Conveniently for the very affluent, this pressure, almost a prohibition not to discuss class matters in these terms is yet one more way that they are protected from exposure and direct confrontation. Rather than talk honestly about economic and social differences and their actual causes we condemn even the beginning of a discussion of these and instead turn against those who want to have this conversation.

A consideration of class in the United States, though, is getting harder and harder to suppress as the economy worsens and recession persists and more and more evidence emerges that sheds light on the truth about class, inequality, and the American opportunity structure. The gap between the income and assets of the wealthiest 5 percent and the remaining 95 percent has grown to be so wide now as to surpass the social distinctions common during the 19th century's Gilded Age.

And then there is the anecdotal evidence, in many cases the worst kind, since it is right there before us to contemplate and rubs in our faces how we are straining to live--keep or find jobs, pay bills and mortgages, sustain our children, and contemplate retirement--while the fortunate and privileged few increasingly go about the merry business of getting and spending.

We are currently unpacking more about the getting part--how much of it is because of loopholes and unfair education and tax advantages--but it is the spending part that is making increasing numbers of us crazy.

Take, for example, an article from last week's New York Times that chronicles how luxury goods are again flying off the shelves (linked below).

If you aren't frustrated enough by concerns about your own circumstances or the status of your shrinking 401(k) how does it make you feel to learn that Nordstrom has a waiting list of women eager to snap up Chanel sequined tweed coats with a $9,010 price tag? Not good I am sure.

Or that Neiman Marcus has sold out all their $775-a-pair Christian Louboutin Biance platform shoes? Or the fact that Mercedes-Benz reports that it sold more cars in July in the U.S. than in any other month during the past five years. Or that the luxury items sector of the economy has shown increased sales in each of the last 10 months? Tiffany's alone saw its first-quarter sales up a cool 20 percent. Louis Vuitton can't keep its plastic handbags in stock nor can Givenchy or Gucci or Yves Saint Laurent turn out enough multi-thousand dollar dresses to satisfy the soaring demand.

These folks are winning the class war because they have figured out how to mobilize powerful allies. Allies such as the dug-in Republican Party, dominated now by the Tea Party, that protects and expands the super-rich's tax advantages and works day and night to resist filling in even oil companies' tax loopholes. They have other partners who are in effect hired to do their bidding. Lobbyists who labor to protect their advantages; even presidents of the United States who care more about pandering to the economic interests of the wealthy than serving those of the majority. And then of course there is the current Supreme Court which, through a series of rulings since John Roberts became Chief Justice, has consistently sided with business and corporate interests at the expense of the rest of us.

This is not a pretty picture.

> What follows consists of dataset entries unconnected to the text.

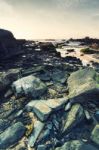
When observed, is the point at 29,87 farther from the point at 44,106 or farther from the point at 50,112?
the point at 50,112

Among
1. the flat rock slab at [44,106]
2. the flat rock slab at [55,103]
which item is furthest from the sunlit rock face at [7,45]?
the flat rock slab at [55,103]

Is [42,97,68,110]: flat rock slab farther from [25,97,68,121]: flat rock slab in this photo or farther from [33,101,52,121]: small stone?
[33,101,52,121]: small stone

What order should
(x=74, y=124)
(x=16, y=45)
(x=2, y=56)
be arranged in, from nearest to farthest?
(x=74, y=124), (x=2, y=56), (x=16, y=45)

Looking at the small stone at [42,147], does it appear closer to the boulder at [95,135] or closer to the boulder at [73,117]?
the boulder at [73,117]

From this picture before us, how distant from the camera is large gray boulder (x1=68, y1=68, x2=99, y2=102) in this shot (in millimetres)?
9492

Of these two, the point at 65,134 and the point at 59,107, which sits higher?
the point at 59,107

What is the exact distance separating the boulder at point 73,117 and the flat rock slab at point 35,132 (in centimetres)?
75

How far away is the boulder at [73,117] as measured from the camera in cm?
850

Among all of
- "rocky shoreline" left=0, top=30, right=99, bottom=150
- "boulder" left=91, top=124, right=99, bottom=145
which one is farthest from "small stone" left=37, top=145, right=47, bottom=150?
"boulder" left=91, top=124, right=99, bottom=145

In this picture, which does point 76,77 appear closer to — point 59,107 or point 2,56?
point 59,107

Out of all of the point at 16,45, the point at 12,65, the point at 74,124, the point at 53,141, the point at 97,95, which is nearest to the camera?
the point at 53,141

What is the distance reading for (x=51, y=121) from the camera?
8.68m

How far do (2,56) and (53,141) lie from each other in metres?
11.3

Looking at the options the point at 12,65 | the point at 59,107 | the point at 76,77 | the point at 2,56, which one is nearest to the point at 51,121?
the point at 59,107
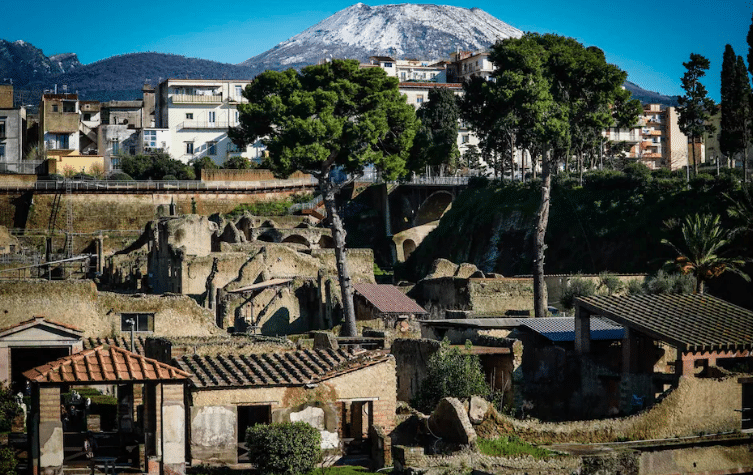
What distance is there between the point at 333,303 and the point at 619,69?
49.3 feet

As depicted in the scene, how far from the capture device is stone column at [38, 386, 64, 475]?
72.7ft

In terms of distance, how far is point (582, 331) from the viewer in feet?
109

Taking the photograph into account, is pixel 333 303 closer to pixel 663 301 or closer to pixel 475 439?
pixel 663 301

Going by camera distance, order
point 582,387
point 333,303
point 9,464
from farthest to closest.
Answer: point 333,303, point 582,387, point 9,464

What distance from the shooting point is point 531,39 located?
5047 cm

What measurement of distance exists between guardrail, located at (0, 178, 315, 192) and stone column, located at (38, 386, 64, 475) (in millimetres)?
70877

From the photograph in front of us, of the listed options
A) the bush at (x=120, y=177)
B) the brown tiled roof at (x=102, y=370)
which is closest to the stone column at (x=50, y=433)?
the brown tiled roof at (x=102, y=370)

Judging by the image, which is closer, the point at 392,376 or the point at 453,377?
the point at 392,376

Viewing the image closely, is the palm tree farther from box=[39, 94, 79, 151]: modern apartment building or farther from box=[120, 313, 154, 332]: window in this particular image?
box=[39, 94, 79, 151]: modern apartment building

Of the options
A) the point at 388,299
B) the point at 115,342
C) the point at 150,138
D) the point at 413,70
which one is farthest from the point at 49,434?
the point at 413,70

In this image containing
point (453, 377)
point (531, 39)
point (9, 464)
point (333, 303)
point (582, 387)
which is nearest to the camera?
point (9, 464)

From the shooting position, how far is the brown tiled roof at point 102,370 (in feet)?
73.7

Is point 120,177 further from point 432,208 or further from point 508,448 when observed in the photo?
point 508,448

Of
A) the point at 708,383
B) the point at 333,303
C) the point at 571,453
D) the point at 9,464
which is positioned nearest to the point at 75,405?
the point at 9,464
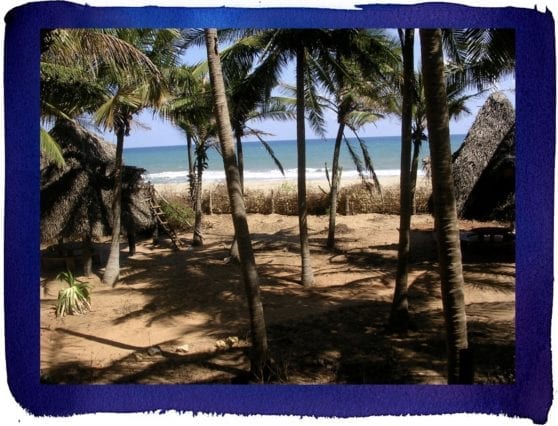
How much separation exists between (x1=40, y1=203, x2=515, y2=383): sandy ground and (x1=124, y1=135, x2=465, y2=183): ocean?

In fact, to use a phrase from the 1970s, it represents "social dynamite." It needs to be defused by more balanced policies or it will, well, explode. We have seen this already in Greece and economic riots are currently flaring up in north London.

Be further warned that government-enabled inequality is actually worse here than in either Greece or Britain. We may not be comfortable having a public discussion about class in America; but to save our otherwise wonderful country, the time to do so is long overdue.